Voyage to Unveil the Hazy: Spitzer Space Telescope

Spitzer space telescope

To unravel the cornucopia of hidden mysteries and to gather information on remote planets, galaxies, and other astronomical entities, NASA initiated the concept of a multi-wavelength set of Great Observatories by giving birth to four legendary observatories; to study the universe at the entire electromagnetic spectrum. Its fourth and last element is the Spitzer Space Telescope; considered to be the most sensitive infrared telescope in history so far. It satisfies and observes the cosmos at infrared wavelengths. Spitzer launched into operation in 2003 and concluded its illustrious service in 2020, revealing oodles of splendor in the universe.

Detecting the Undetectable

Dedicated to infrared astronomy, Spitzer penetrates the universe unfolding the cosmic objects concealed and enshrouded in dense clouds of gas and dust which cannot be grasped by optical telescopes. To gain a sound knowledge of the universe, it is necessary to understand the composition, history, and evolution of celestial objects. It is only by observing and gathering information about the universe through the entire electromagnetic spectrum, we can see and understand the whole picture.

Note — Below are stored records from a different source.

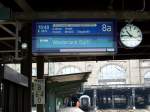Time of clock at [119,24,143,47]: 10:45
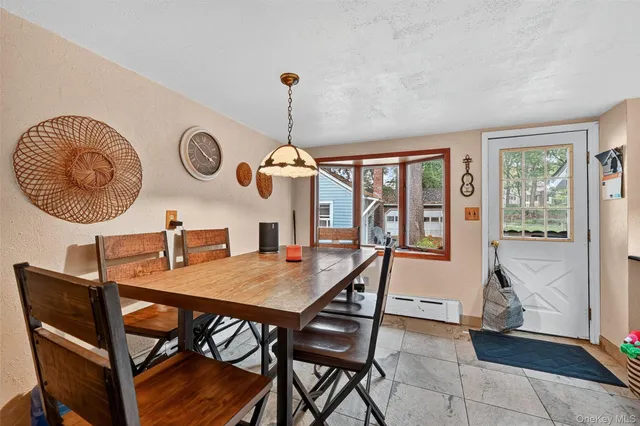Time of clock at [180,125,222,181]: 3:51
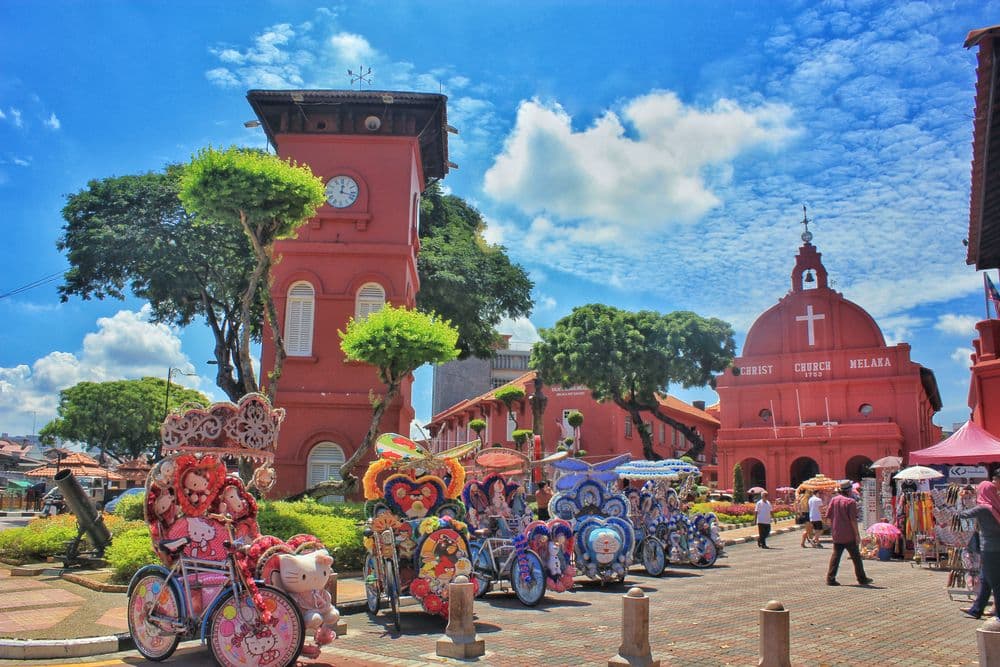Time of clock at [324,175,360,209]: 12:17
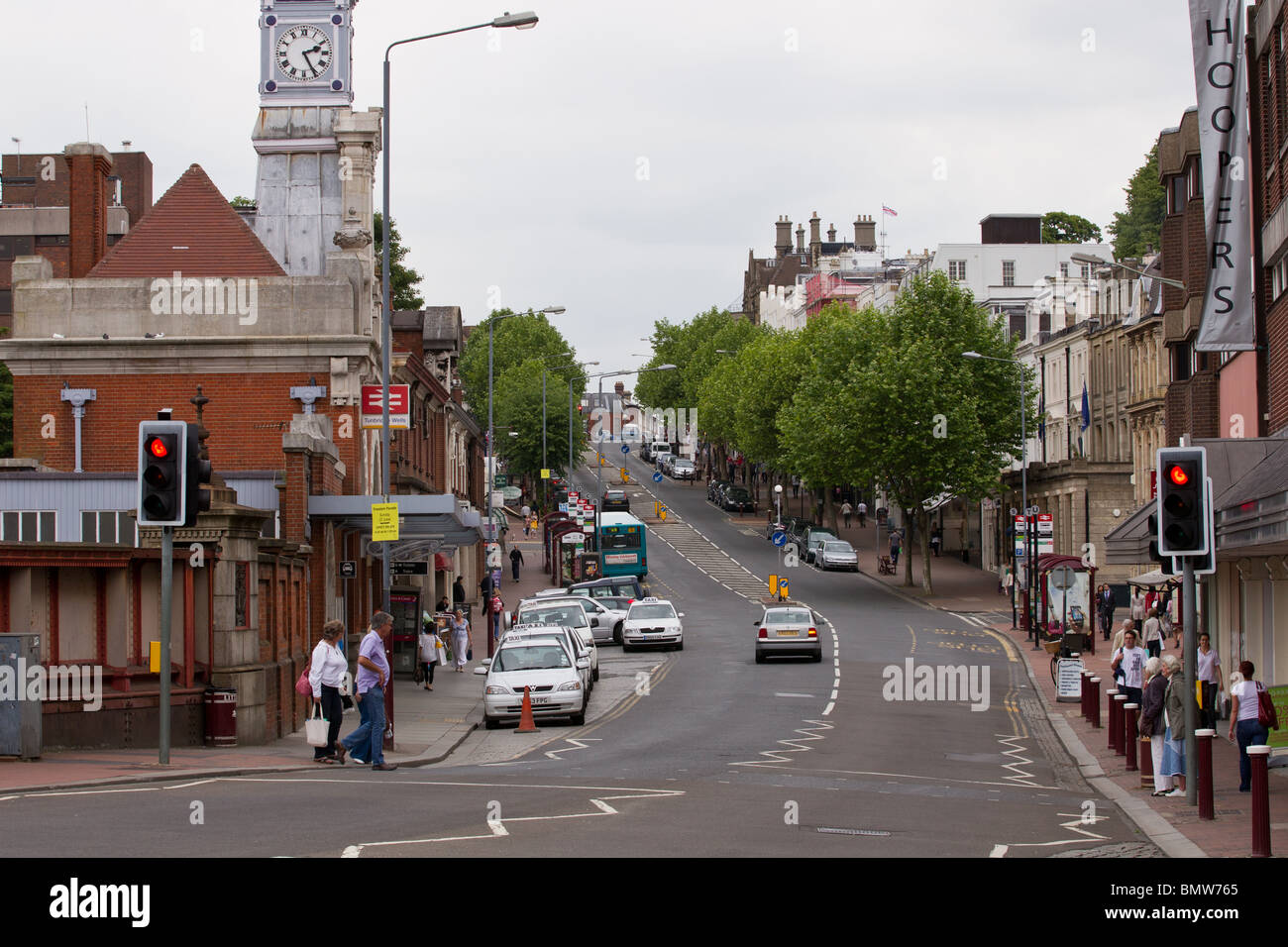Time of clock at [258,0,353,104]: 2:25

Even if human eyes encounter infrared light, we cannot see it though we can sense some of it as heat. All hot objects emit radiation including infrared radiation. The sun emits radiation mostly as visible light and infrared radiation as well. Cooler objects like planets, cool stars, nebulae, etc. emit the most radiation in the infrared. To unlock these pieces of the cosmic puzzle, infrared astronomy is crucial as that kind of telescope detects celestial objects that are too cool and dim to be detected by optical telescopes.

Spitzer space telescope
Figure 01: The difference between visible and infrared astronomy

Infrared wavelengths are longer than visible light wavelengths. Therefore, infrared waves are capable of penetrating the hazy regions of gas and dust in space enabling us to see through the regions of star formation, newly forming planetary systems, centers of galaxies, extrasolar planets, giant molecular clouds, etc. Many molecules in the universe absorb infrared radiation and therefore, infrared telescopes aid to determine the composition of astrophysical bodies.

Spitzer space telescope
Figure 02: An infrared image captured by NASA’s Spitzer showing countless stars and galaxies obscured in visible light by cosmic dust. Credit: NASA/JPL – Caltech

Spitzer Space Telescope: Most Sensitive Infrared Telescope in History

Spitzer Space Telescope
Figure 03: The main components of Spitzer

The Spitzer was comprised of many technological features never used on a space mission before. It was 4 meters tall and weighed approximately 865 kilograms. The Spitzer telescope had to be kept cool as it detected infrared wavelengths, but the other components on board of Spitzer were kept at room temperature as it was the suitable temperature to function properly. Therefore, the observatory was compartmentalized into two parts to satisfy the needs.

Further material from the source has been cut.